Рябиновый мед. Августина. Часть 1, 2. Дом. Замок из песка - страница 5



– Плоха, видать, девчонка-то?

– Плоха. Не иначе – мать к себе забирает.

– А мать у ней отчего померла?

– Да кто ж знает? Нездешние они. Сам-то у господ служил, в имении под Питером. А к нам один приехал, с дочкой. Так бобылем и живет.

– Хозяйка небось расспросила его, что да как?

– Не знаю, как фрау Марта, а я дак с ним двух слов не сказала. Он молчит все. Хоть вроде мужик и незлой, но молчун, никто о них ничего не знает.

– А девчонка бы рассказала.

– Она сама не знает. В монастыре росла, пока отец не забрал.

– Вона как…

– То-то и оно. Говорят, любовь с тамошней барыней имел. От нее и дочка.

Портниха почмокала губами, ее изображение стало раскачиваться туда-сюда, как игрушка ванька-встанька.

– Выходит, девчонка-то не из простых? С голубыми кровями?

– Что толку-то? Горшки-то за чужими детьми выносить? Тут хоть голубая, хоть синяя.

– А барыня-то, говоришь, померла?

– Может, и не померла. Но может, и померла…

Разговор смешался, поплыл. Асе хотелось пить, но вместо слов получался лишь слабый стон. Брала досада – для чего так жарко натопили печь? Она кричала, но нянька не слышала.

Ангел шевельнулся, приблизился. От его одежд веяло прохладой. Она вспомнила – так и должно быть, ведь он зашел с мороза.

Ангел стал удаляться, а прохлада осталась. Ася начала поправляться.

Свой горячечный бред она вспомнила гораздо позже, когда подросла. Ей сравнялось десять, когда, делая свою обычную работу – вынося ночные горшки за хозяйскими детьми Петькой и Гретой, пробегая босиком по утоптанному снегу до уборной во дворе, она вдруг отчетливо вспомнила весь разговор.

«Что толку-то? Горшки за чужими детьми выносить? Тут хоть голубая, хоть синяя!»

Это о ней! Она, Ася, – голубая кровь! Она достойна лучшей доли, чем прислуживать детям градоначальника. Ее мама – владелица богатого имения, и… никто в точности не уверен, что она умерла. Смерть обманчива.

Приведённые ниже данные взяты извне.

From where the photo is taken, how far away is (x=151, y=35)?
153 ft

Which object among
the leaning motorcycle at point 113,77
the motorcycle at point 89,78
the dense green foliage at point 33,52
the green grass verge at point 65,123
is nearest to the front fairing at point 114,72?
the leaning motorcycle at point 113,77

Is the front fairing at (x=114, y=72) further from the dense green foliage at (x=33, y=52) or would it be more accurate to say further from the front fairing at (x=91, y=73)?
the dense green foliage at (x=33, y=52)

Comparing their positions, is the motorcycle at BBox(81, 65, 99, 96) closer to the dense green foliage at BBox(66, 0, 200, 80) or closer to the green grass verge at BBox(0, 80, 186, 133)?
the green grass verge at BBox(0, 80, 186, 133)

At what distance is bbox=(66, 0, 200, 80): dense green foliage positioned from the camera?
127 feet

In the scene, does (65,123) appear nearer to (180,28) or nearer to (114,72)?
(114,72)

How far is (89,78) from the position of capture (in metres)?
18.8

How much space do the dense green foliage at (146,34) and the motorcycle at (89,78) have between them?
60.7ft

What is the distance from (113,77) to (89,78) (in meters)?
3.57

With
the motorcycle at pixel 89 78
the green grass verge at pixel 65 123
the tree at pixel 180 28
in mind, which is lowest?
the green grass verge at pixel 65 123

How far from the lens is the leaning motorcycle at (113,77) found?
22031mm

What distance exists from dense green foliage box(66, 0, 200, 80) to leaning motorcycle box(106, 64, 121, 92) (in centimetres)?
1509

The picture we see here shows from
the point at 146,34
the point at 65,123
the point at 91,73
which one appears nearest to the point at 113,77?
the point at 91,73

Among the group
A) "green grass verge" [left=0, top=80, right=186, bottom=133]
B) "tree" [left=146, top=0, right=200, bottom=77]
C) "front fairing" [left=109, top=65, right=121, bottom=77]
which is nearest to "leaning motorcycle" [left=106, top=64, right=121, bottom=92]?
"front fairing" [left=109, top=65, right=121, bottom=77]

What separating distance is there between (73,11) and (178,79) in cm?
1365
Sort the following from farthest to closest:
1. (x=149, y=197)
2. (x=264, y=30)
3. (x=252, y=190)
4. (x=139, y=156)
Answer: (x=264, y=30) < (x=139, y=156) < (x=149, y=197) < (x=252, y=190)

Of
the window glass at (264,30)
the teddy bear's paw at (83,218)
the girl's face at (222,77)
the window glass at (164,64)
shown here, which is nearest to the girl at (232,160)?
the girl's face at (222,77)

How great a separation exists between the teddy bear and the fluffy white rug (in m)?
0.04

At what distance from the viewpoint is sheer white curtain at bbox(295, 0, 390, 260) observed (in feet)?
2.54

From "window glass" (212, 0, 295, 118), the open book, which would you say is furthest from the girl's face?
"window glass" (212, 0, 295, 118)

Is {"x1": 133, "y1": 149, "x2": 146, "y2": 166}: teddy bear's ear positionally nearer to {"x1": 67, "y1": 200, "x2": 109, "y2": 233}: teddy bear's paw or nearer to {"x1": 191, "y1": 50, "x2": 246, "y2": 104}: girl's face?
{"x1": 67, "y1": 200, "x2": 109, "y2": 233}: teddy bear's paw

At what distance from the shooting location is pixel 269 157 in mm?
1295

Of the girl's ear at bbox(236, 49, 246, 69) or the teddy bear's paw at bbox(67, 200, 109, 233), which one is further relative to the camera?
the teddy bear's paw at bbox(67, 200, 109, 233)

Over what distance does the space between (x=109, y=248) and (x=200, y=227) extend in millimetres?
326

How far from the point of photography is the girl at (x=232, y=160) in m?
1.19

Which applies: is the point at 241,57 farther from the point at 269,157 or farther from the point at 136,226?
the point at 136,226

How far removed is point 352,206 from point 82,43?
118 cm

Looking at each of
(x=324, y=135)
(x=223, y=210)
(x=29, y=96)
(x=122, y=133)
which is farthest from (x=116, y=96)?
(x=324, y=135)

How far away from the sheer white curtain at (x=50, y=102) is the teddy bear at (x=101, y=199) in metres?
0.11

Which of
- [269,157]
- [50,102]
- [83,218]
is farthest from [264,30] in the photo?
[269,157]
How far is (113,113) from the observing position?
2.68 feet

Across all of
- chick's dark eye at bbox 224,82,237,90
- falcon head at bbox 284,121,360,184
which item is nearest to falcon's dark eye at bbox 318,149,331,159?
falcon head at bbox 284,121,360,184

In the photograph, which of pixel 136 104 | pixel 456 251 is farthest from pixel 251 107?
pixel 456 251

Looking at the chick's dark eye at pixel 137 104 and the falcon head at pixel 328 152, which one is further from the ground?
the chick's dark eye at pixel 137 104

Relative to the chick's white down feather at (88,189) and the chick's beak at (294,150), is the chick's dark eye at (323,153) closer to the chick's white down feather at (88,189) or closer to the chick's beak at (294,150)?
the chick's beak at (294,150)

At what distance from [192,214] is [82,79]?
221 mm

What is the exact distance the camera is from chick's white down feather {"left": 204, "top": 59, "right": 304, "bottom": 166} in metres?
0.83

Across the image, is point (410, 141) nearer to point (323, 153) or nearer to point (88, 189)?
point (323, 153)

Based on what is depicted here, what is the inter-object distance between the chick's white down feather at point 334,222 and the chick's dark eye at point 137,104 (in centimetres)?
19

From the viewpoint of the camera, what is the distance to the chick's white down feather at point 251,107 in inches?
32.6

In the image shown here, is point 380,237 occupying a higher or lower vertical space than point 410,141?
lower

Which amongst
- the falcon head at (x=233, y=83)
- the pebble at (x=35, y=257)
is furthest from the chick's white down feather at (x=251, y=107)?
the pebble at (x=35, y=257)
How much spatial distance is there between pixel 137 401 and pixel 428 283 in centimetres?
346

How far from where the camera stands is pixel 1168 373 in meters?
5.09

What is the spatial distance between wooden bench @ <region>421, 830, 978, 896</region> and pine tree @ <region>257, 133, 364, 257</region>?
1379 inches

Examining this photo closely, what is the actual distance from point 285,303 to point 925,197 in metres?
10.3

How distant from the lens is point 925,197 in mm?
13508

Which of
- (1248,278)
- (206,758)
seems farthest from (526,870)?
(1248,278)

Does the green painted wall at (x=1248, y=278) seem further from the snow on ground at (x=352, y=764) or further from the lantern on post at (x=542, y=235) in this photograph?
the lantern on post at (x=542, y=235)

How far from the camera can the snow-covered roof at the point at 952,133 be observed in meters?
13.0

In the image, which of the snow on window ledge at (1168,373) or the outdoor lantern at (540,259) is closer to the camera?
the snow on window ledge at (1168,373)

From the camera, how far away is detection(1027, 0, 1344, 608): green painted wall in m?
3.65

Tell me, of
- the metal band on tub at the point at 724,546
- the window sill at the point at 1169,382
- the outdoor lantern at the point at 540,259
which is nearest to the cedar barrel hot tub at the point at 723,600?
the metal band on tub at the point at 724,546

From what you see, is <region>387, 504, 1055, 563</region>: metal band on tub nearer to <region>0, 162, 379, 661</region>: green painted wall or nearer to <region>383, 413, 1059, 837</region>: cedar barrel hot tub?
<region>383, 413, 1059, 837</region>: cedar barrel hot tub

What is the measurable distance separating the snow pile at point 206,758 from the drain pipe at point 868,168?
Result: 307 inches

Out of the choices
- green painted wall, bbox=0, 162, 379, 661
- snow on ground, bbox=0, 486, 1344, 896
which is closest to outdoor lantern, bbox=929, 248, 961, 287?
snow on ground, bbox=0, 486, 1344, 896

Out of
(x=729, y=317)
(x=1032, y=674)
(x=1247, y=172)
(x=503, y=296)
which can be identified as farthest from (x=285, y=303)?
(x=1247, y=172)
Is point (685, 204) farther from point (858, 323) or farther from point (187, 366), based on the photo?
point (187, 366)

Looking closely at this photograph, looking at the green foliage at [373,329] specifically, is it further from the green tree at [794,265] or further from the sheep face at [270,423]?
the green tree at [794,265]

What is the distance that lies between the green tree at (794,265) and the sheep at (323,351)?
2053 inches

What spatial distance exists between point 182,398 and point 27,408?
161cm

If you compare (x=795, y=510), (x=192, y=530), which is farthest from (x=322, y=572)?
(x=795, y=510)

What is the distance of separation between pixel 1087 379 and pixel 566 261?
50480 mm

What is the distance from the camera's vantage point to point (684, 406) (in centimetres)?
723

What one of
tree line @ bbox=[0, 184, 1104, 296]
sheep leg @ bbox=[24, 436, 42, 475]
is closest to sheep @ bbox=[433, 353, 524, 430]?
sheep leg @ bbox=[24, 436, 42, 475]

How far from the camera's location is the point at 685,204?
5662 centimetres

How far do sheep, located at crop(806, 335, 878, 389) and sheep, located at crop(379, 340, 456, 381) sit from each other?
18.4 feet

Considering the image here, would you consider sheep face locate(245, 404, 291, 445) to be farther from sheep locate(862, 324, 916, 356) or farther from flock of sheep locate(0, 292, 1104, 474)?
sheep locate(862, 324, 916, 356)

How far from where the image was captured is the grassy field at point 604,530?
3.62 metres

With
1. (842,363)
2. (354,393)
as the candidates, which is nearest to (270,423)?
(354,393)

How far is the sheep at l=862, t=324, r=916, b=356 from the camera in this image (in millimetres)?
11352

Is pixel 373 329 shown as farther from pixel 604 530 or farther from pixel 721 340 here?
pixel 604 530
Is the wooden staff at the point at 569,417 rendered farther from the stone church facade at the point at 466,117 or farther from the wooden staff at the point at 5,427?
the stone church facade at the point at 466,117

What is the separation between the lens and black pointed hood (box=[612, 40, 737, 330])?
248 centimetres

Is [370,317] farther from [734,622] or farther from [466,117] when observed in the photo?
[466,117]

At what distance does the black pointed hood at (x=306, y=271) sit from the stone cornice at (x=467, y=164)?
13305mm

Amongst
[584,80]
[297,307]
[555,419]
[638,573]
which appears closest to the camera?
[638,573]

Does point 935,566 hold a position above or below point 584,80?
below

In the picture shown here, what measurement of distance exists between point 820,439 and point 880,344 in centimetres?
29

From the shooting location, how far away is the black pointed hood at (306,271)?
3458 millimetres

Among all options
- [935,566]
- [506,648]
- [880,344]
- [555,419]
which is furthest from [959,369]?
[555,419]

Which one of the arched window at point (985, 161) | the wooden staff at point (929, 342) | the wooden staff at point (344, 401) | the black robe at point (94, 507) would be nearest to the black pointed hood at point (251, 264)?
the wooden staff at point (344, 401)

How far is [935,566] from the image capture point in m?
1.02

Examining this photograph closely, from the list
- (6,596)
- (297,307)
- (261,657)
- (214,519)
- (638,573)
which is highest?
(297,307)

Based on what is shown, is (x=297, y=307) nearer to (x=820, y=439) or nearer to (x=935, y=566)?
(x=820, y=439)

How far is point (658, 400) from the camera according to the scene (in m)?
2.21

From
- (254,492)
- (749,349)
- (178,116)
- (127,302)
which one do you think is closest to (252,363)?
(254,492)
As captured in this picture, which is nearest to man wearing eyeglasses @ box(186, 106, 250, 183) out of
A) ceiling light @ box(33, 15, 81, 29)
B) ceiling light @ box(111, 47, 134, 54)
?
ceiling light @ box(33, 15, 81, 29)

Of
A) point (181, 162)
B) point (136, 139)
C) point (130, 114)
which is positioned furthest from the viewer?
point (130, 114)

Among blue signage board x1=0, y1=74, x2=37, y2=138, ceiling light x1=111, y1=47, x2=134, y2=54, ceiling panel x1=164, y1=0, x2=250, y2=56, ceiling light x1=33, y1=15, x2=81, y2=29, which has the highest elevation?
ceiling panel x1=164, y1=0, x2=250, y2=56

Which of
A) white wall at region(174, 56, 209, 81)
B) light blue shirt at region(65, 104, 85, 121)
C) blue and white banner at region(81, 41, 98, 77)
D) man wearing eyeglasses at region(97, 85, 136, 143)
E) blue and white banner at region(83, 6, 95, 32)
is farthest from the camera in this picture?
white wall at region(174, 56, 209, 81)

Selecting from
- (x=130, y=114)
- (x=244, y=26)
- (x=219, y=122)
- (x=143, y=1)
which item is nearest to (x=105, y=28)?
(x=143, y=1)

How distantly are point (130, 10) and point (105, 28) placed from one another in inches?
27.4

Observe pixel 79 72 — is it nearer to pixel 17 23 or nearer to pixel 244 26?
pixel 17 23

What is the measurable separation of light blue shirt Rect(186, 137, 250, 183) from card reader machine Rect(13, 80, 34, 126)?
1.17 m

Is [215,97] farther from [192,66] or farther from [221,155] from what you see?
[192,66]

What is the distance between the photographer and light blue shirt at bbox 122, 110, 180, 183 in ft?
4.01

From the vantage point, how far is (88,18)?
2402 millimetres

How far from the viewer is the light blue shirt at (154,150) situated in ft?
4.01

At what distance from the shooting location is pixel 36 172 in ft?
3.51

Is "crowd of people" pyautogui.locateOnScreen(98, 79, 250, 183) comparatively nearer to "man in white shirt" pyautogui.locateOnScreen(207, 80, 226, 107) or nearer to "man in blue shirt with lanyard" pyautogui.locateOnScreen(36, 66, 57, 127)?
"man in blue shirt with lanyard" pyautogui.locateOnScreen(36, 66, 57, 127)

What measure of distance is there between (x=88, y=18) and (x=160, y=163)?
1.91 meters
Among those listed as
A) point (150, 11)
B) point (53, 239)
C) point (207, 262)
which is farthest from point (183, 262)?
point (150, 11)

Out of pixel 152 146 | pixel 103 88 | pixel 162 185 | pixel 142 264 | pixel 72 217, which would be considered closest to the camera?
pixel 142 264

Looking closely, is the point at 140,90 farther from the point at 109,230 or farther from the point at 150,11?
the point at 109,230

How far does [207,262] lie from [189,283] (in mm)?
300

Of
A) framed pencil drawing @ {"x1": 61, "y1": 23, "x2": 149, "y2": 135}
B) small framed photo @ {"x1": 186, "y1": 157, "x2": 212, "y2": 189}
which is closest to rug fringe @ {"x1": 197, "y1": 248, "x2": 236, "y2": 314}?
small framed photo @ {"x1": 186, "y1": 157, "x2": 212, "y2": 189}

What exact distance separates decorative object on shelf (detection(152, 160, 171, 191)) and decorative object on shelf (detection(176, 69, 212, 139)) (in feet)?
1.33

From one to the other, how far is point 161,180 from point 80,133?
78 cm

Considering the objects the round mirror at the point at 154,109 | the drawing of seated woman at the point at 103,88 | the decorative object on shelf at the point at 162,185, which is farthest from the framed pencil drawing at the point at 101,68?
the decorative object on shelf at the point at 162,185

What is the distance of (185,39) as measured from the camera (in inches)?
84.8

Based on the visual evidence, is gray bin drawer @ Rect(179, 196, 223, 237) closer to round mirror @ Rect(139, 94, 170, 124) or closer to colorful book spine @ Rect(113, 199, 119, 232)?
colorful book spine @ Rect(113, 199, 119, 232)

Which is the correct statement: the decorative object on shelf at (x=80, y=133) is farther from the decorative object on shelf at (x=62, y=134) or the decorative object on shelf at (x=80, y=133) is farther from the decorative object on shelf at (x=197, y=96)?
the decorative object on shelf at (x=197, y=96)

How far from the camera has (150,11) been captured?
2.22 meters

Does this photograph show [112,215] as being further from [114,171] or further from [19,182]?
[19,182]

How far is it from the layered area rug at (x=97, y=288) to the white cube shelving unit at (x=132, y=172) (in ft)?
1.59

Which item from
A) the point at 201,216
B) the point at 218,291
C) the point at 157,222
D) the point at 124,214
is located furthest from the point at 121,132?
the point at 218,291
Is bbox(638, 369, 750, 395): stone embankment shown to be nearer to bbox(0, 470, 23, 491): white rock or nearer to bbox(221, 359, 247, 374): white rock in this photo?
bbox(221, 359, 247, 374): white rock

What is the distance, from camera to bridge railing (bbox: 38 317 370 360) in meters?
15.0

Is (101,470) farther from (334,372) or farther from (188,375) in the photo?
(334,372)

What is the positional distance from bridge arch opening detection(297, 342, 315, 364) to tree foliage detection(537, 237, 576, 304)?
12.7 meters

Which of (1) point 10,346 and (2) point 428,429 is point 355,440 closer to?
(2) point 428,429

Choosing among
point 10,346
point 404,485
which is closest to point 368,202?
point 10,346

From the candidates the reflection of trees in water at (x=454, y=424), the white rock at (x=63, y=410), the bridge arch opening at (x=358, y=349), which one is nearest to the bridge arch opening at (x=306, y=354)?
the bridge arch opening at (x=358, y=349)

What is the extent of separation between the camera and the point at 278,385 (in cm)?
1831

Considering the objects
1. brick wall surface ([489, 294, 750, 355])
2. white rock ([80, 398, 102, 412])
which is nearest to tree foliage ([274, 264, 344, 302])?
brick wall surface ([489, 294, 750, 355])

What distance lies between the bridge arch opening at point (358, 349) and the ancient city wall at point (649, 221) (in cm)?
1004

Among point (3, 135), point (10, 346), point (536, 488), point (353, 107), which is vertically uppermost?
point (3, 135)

Ася тоже умирала, но не умерла.

Все эти мысли в какое-то мгновение острыми иголками прокололи затылок. Иголочки поменьше вонзились в спину. Ноги холода не ощущали, они привыкли. Вычистив горшки снегом, девочка вернулась в дом и села причесываться.

Старая няня, которую все продолжали называть по-молодому – Маришей, кончив молитвы перед закопченным ликом Богородицы, взяла гребень и повернулась к усевшейся на табурете Асе. Когда нянька справилась с упрямыми, пытающимися закрутиться в кольца густыми Асиными волосами и сумела разделить их на пряди, девочка, глядя в зеркало поверх своей головы, спросила:

– Мариша, а это правда, что я – голубая кровь?

Нянька выронила гребенку.

– Что несешь хоть?

Но Асю было не так-то просто провести. Она хорошо знала Маришу, все оттенки ее голоса, все выражения круглого морщинистого лица. И теперь наблюдала за ней в осколок зеркала.

– Я все слышала. Я болела, а вы с портнихой говорили, что я – голубая кровь, потому что папенька любил графиню.

– Тьфу ты! Вот напридумала! При папеньке своем не вздумай хоть, не скажи!

– А чего ты испугалась, Мариша?

– Да с чего ты взяла, что я испугалась? В горячке ты была, привиделось тебе!

– Не бойся, Мариша, я папеньке не скажу. Я только хочу знать, это правда?

Нянька в сердцах бросила гребень и, переваливаясь, поковыляла к выходу.

Мариша в глазах Аси выглядела старой и толстой. Она вырастила двух старших детей хозяина и теперь ходила за младшими. Заодно свою ворчливую любовь распространяла и на Асю, хотя была не обязана.